Monday, May 23, 2011

The Unstable Crab Nebula


On the 4th of July 1054 or maybe even earlier, in April or May that year, a new bright star near the Sun was observed in the constellation of Taurus by witnesses in Italy, Armenia, Iraq, China, Japan, and North America. The unusual object appeared with a magnitude between –4 and –7.5 and was visible to the naked eye, even in the daytime sky. Apparently, maximum brightness coincided with the solar conjunction. Chinese astronomers observed the star in daylight until the 27th of July 1054, and they were able to see it in the night sky until the 17th of April 1056, before it faded from naked-eye visibility. In Europe, sightings of the supernova were probably censored, since the catholic church saw this celestial event as a bad omen in connection with the split from the orthodox church in the same year.
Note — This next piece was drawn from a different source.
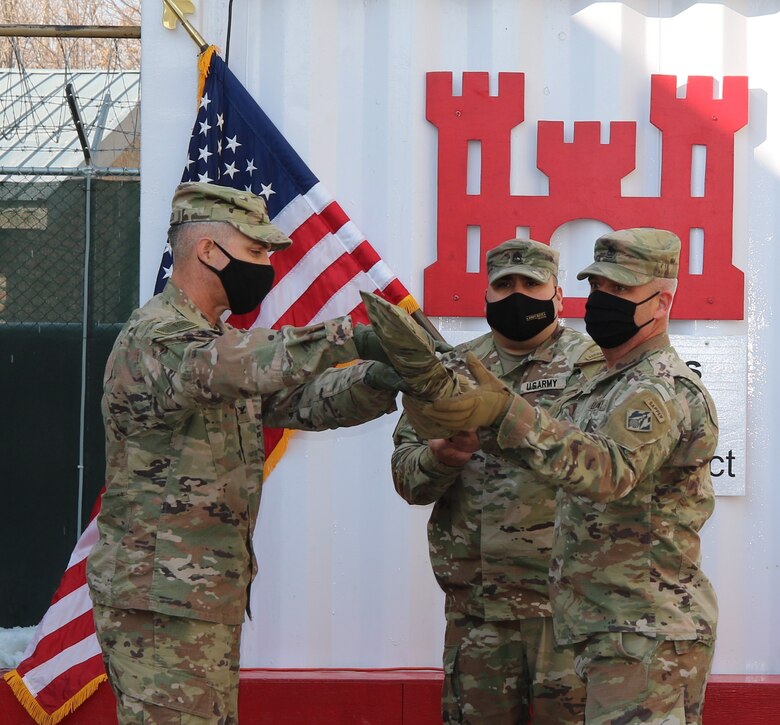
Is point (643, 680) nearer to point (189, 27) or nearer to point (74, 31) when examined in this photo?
point (189, 27)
In 1731, the English physician and self-taught astronomer John Bevis, without any knowledge of the related historic observations, discovered a nebula at the position of the supernova. Independently,Charles Messier found the nebula on the 28th of August 1758, while following a comet for the first time. In fact, at first he took M 1for the comet. Messier wrote: "Nebula, contains no star; it is a whitish light, elongated in the shape of a candle's light." Only later did Messier learn of Bevis' observation and recognized the English man's priority on the discovery.

William Herschel described the object as "very bright, of irregular figure, full 5' in longest direction," and he speculated that "it consists of stars." His son John described M 1 as a "fine object, very large, extended,very gradually brightening a little toward the middle, mottled,4' long, 3' broad." Admiral Smith spoke of a "pearly-white nebula" and added: "It is of oval form, with a major axis from northwest to southeast, and the brightest portion toward the south. "In 1844, Lord Rosse devoted an extended study to the "Crab Nebula, "so called after an earlier observing report by him.

Because of its fine-structure, he mistook it for a star cluster: "We see resolvable filaments singularly disposed, springing principally from its southern extremity, and not, as is usual in clusters, irregularly in all directions. Probably greater power would bring out other filaments, and it would then assume the ordinary form of a cluster. It is studded with stars, mixed however with a nebulosity probably consisting of stars too minute to be recognized."

A few years later, William Lassall, too, mentioned the filaments, after his observations from Malta: "Long filaments run out from all sides, there appears to be a number of very minute and faint stars scattered over it. The brightest parts are 2' long, while its extensions reach 6'. "On the eve of the 19th century, Leo Brenner wrote about the popular name of the nebula: "So called, because Rosse pictured it in his fantastic drawing like a crab, with which it shows no resemblance, however. It rather likens a sponge. A broad, deep bulge, not containing any nebular masses, is located on its north-eastern side; a smaller bay is partially filled with nebulosity. "A first photo of M 1 was obtained in 1892, and Slipher's spectroscopic work of 1913–1915 showed split spectral lines in the vicinity of the outer filaments.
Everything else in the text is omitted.